Based on these findings, the researcher concluded that direct-acting antivirals may have a "hidden effect [of treatment] not reflected in measured HCV RNA," and that "viral load kinetics, in particular at [end of treatment], may not be a reliable marker of SVR."

Viral load monitoring

Sreetha Sidharthan and colleagues evaluated the ability of HCV RNA levels measured at week 4 and at the end of treatment to predict outcome among 37 people with HCV mono-infection who were part of the SYNERGY study and 50 people with HIV and HCV co-infection who were part of the ERADICATE study and who were treated with sofosbuvir/ledipasvir for 12 weeks (this analysis omitted SYNERGY participants who received one of the triple regimens for only 6 weeks). As noted above, SVR12 rates for this regimen were 100% in SYNERGY and 98% in ERADICATE.

Using the more sensitive Abbott assay with a quantification limit of 12 IU/ml, the majority of participants with HCV RNA >LLOQ, or below the LLOQ but still detectable, at week 4 went on to achieve SVR12. There were five people in SYNERGY and seven in ERADICATE who still had detectable HCV RNA at the end of treatment, and all achieved SVR12. The negative predictive value of week 4 viral load was less than 13%. Looking at people with HCV RNA >LLOQ at week 4 and at the end of treatment, a majority achieved SVR12 and the negative predictive value was >11%. Fewer people had HCV RNA >LLOQ or <LLOQ but detectable using the less sensitive Roche assay.

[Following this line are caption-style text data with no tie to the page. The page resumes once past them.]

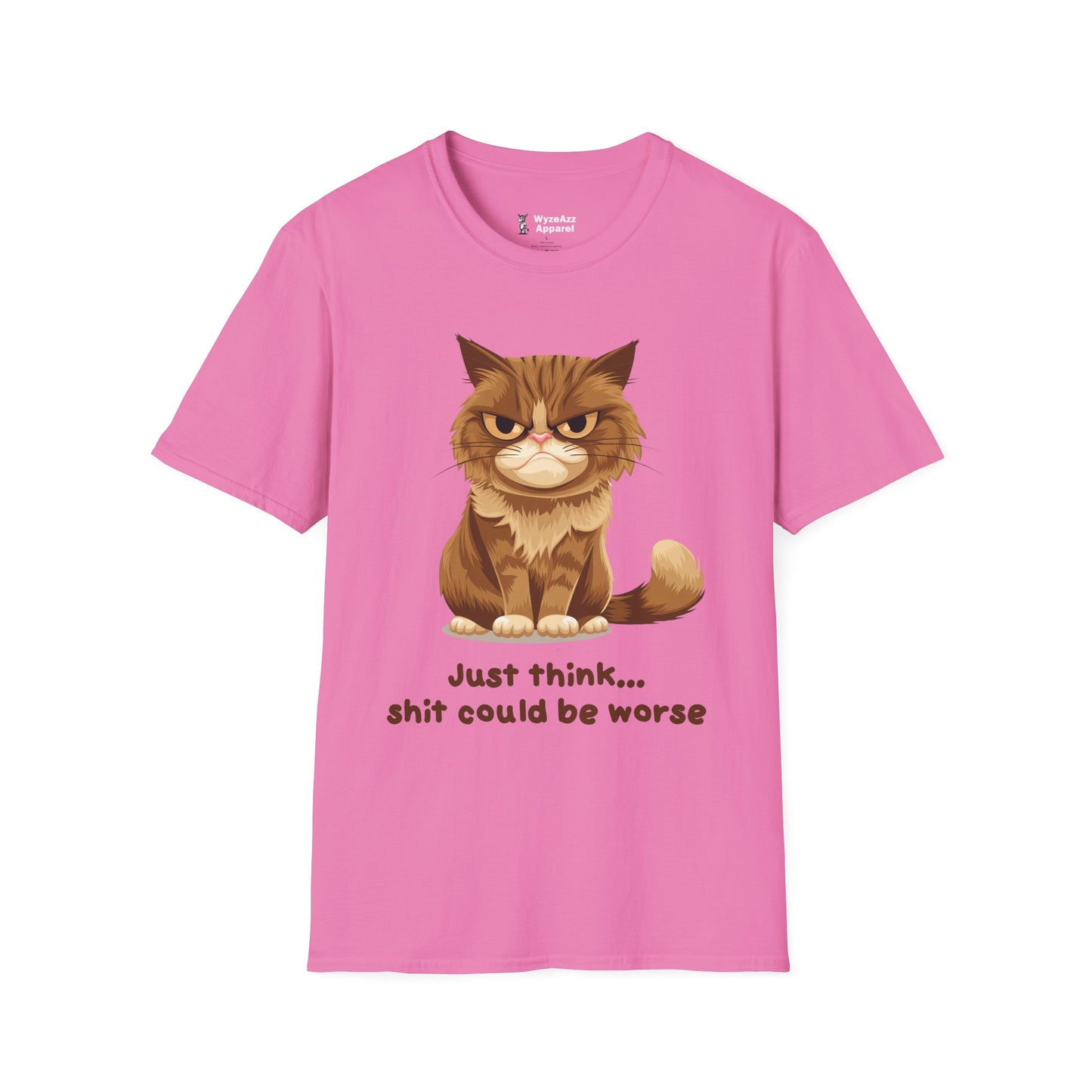 Just Think, Sh** Could Be Worse T-Shirt
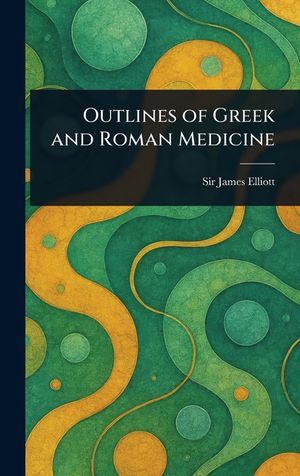 Outlines of Greek and Roman Medicine image number 0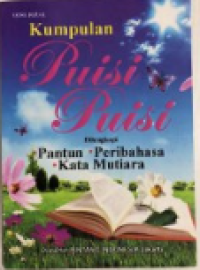 Image of Kumpulan Puisi-Puisi : Dilengkapi Pantun, Peribahasa, Kata Mutiara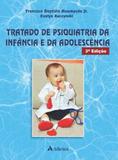 Livro Tratado De Psiquiatria Da Infância E Da Adolescência - Atheneu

"Low negative predictive values of HCV RNA at week 4 underscore the importance of continued therapy for patients who fail to achieve undetectable levels of HCV RNA early on during treatment because the likelihood of achieving SVR12 is still high," the researchers concluded. "Contrary to past experience with interferon-containing treatments, the presence of detectable HCV RNA at EOT [end of treatment] is not predictive of relapse in these studies."

That is, unlike with interferon-based therapy, patients should not be counselled to discontinue treatment early if viral load remains detectable at week 4, or even at the end of treatment, as there is still a high likelihood of being cured.

References

Wyles D et al. High SVR regardless of time to suppression with ABT-450/r/ombitasvir and dasabuvir+RBV. 2015 Conference on Retroviruses and Opportunistic Infections (CROI), Seattle, abstract 147, 2015.

View a webcast of this presentation.

Nguyen T et al. (Guedj J presenting) The paradox of highly effective sofosbuvir combo therapy despite slow viral decline. 2015 Conference on Retroviruses and Opportunistic Infections (CROI), Seattle, abstract 148, 2015.

View a webcast of this presentation.

Sidharthan S et al. Utility of hepatitis C viral-load monitoring with ledipasvir and sofosbuvir therapy. 2015 Conference on Retroviruses and Opportunistic Infections (CROI), Seattle, abstract 689, 2015.